P. - Artigo de opinião publicado na Folha de S.Paulo por especialistas do setor fez várias críticas a Angra 3, entre elas a de que baixos salários e cargos vagos são risco à segurança. Como está a questão do RH na empresa?

R. L. - Eu li o artigo. É um abacaxi atômico plantado artificialmente para causar desinformação. Sobre a questão dos funcionários, por transparência, mandamos publicar o salário de todos, exatamente como fazem a União, o BNDES. Está sendo implantado.

Os salários estão alinhados com a responsabilidade dos empregados, e alguns são extremamente altos, na casa dos R$ 90 mil por mês. Claro que não é todo mundo, mas tem uma fatia considerável da empresa que ganha valores acima dos que ganham ministros do Supremo.
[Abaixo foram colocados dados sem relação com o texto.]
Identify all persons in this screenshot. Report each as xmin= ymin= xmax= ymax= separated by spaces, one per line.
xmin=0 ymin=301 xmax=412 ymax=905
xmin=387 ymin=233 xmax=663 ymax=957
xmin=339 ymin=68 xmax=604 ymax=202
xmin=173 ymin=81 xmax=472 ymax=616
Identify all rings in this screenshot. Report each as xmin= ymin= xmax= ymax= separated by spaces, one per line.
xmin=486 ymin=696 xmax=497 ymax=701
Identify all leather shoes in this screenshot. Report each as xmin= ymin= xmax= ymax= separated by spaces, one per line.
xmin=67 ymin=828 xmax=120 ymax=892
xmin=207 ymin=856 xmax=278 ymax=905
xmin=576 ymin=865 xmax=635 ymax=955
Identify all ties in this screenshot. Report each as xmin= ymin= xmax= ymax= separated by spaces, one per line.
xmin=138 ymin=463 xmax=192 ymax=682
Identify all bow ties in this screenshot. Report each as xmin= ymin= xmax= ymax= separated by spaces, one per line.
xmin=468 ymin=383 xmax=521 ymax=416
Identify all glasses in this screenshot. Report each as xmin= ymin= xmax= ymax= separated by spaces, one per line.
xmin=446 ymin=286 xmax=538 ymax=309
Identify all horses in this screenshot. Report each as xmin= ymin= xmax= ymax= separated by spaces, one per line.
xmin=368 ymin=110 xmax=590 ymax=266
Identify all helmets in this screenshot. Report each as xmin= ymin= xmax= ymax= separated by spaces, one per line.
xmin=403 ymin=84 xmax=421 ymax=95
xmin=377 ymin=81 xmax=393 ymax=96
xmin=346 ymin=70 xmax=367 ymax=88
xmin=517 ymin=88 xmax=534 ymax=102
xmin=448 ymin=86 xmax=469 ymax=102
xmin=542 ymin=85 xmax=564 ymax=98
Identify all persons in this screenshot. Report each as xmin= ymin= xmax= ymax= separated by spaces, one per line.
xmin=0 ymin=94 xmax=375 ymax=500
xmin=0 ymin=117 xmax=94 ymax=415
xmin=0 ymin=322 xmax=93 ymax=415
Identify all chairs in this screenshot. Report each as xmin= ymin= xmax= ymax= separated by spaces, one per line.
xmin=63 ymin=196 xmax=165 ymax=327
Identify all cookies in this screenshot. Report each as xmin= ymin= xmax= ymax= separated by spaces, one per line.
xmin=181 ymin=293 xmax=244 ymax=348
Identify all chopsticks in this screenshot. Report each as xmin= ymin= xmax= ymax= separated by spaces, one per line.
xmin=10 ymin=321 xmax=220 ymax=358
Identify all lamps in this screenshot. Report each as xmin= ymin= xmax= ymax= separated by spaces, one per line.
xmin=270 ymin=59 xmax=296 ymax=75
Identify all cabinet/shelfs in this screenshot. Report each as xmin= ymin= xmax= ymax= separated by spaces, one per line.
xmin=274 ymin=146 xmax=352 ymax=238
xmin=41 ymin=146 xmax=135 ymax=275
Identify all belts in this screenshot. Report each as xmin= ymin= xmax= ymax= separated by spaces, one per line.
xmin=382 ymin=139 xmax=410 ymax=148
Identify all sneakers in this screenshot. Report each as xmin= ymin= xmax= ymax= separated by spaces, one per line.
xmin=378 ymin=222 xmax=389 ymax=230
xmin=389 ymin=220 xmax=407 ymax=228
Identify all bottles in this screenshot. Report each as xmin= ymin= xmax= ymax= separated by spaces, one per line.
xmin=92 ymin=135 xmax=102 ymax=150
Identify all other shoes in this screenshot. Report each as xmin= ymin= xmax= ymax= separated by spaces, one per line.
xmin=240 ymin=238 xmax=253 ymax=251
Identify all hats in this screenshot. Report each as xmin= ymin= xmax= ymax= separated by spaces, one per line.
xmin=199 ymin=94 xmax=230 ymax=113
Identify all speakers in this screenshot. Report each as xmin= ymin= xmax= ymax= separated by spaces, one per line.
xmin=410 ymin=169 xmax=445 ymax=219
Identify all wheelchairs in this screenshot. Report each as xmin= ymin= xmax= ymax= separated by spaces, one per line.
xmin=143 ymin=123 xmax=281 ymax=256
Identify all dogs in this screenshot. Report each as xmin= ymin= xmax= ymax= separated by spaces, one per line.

Não tenho cargo vago. Tenho excesso de pessoal e preciso enxugar. Quando houve a primeira retomada de Angra 3, em 2010, fizeram concurso. A obra começou e parou, mas esse pessoal ficou aqui dentro. Tenho 2.000 funcionários diretos e mais de 1.500 indiretos tomando conta de duas usinas. Só para você ter uma ideia, as usinas mais eficientes do mundo operam com 400 pessoas para cada reator. Nós estamos pedindo um plano de demissão voluntária, para que haja um enxugamento de 487 pessoas.

Mas os autores do artigo também falam que não temos seguro. Eu não sei de onde saiu isso. Eu tenho uma apólice que custa R$ 6,3 milhões. É a apólice - vou ler, número 11872, e aí vem seis zeros. Processo na Susep [Superintendência de Seguros Privados] número 15414614998/202991.

Falaram também que a Eletronuclear tem um passivo ambiental passado, presente e futuro. Isso é desconhecer que cumprimos todas as condicionantes ambientais e que existe um fundo de descomissionamento. O que é isso? Um fundo de desmantelamento da usina. No ano passado, aportamos mais de R$ 400 milhões nele, totalizando R$ 3,2 bilhões. Repito. As pessoas temem a usina nuclear por desconhecimento e preconceito.